En conséquence, j'ai écrit dans ce sens à Berlin, à Vienne et à Paris, et j'ai
chargé sir Hamilton Seymour de tenir le même langage à M. de Theux. Le traité
du 15 novembre est susceptible d'améliorations et de modifications; mais on ne
doit point perdre de vue qu'il est la base invariable de la séparation, de
l'indépendance, de la neutralité et de l'état de possession territoriale de la Belgique, et que, sur ces
points, tous les membres de la Conférence sont d'accord. »
« La Conférence,
répondit M. van de Weyer, avait également reconnu que, dans la négociation
directe, les deux parties pourraient consulter leurs convenances et leurs
intérêts mutuels (Note de bas
de page : Cette affirmation de M. van de Weyer se basait sur le protocole
n°24 de la
Conférence et sur l'annexion au protocole n°25. Ce dernier
document, en date du 7 juin 1831, était ainsi conçu: « Les soussignés,
plénipotentiaires des cours d'Autriche, de Prusse et de Russie, ont donné toute
leur attention à la note que MM. les plénipotentiaires de S. M. le roi des
Pays-Bas ont adressée à la
Conférence, en date du 6 de ce mois, par l'intermédiaire du
vicomte Palmerston, relativement à une lettre confidentielle de lord Ponsonby, qui a paru dans les feuilles de la Belgique.
« La Conférence, étrangère à la lettre de lord Ponsonby, ne peut que se référer au protocole n°24, en date
du 21 mai dernier, protocole déjà connu de MM. les plénipotentiaires de S.M. le
roi des Pays-Bas.
« Cet acte pose trois principes : le premier que les
arrangements qui auraient pour but d'assurer à la Belgique la possession du
grand duché de Luxembourg seraient des arrangements de gré à gré; le second que
cette possession ne pourrait être acquise que moyennant de justes compensations
; le troisième que les cinq Puissances ne feraient aux parties intéressées la
proposition de cet échange qu'après l'adhésion des Belges aux bases de la
séparation fixées par la
Conférence et déjà adoptées par le roi des Pays-Bas, Ces
principes sont et seront toujours ceux des cinq Puissances, ils n'entravent
nullement les déterminations de S.M. le roi des Pays-Bas.

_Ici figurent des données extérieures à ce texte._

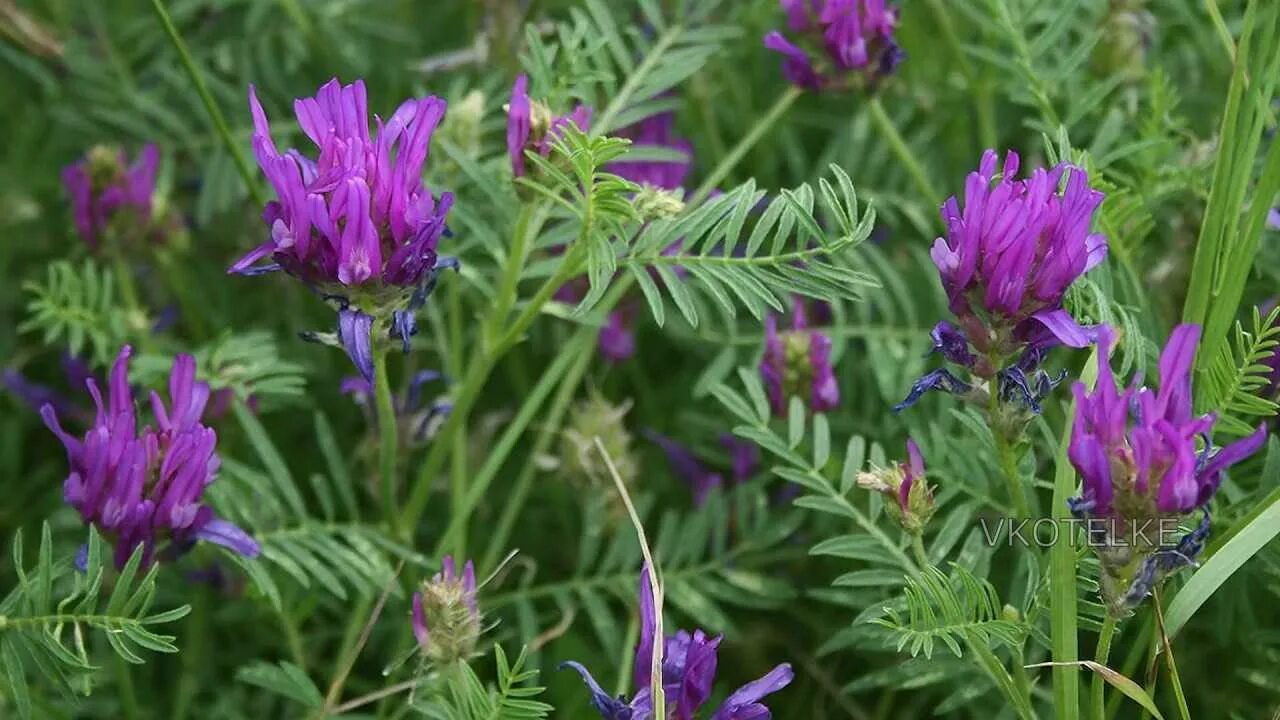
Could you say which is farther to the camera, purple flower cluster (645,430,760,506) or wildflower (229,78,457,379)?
purple flower cluster (645,430,760,506)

Loin de porter
atteinte à ses droits, ils en attestent le respect, et ne tendent qu'à amener,
s'il se peut, à la faveur des équivalents que S. M. jugerait pouvoir accepter,
et sur la base d'une utilité réciproque, des arrangements dont l'unique but
serait d'assurer les intérêts qui tiennent à cœur au roi, et l’affermissement
de la paix qu'amènent au même degré ses vœux et ceux des cinq
Puissances. »). Or, il se pourrait que les deux parties trouvassent
plus conforme à leurs intérêts de modifier les (page 70) arrangements
territoriaux que de les exécuter aux termes du traité du 15 novembre. Nous
pouvons donc, sans porter atteinte au traité, faire à la Hollande une proposition
dans ce sens, et, après ce qui s'est passé dans les Chambres et dans les
provinces à céder, le gouvernement du roi manquerait à ses devoirs s'il ne
cherchait point à diminuer les sacrifices que le pays a faits pour assurer son
indépendance et à conserver des populations qui lui montrent un attachement
aussi vif et aussi sincère. »
« Sans doute, reconnut lord
Palmerston, le champ à des propositions de tout genre vous sera ouvert lors de
la reprise de la négociation, mais soyez convaincus que celles que vous
pourriez faire relativement à la conservation du Limbourg et du Luxembourg
seront sans résultat. Nous sommes, à cet égard, définitivement engagés et la
question territoriale n'est pas une de celles sur lesquelles il suffise que les
deux parties s'entendent. Les Cinq Puissances doivent y donner leur
assentiment; et cet assentiment, vous ne l'obtiendrez point, lors même que la Hollande consentirait à
vous laisser la totalité du Limbourg et du Luxembourg. »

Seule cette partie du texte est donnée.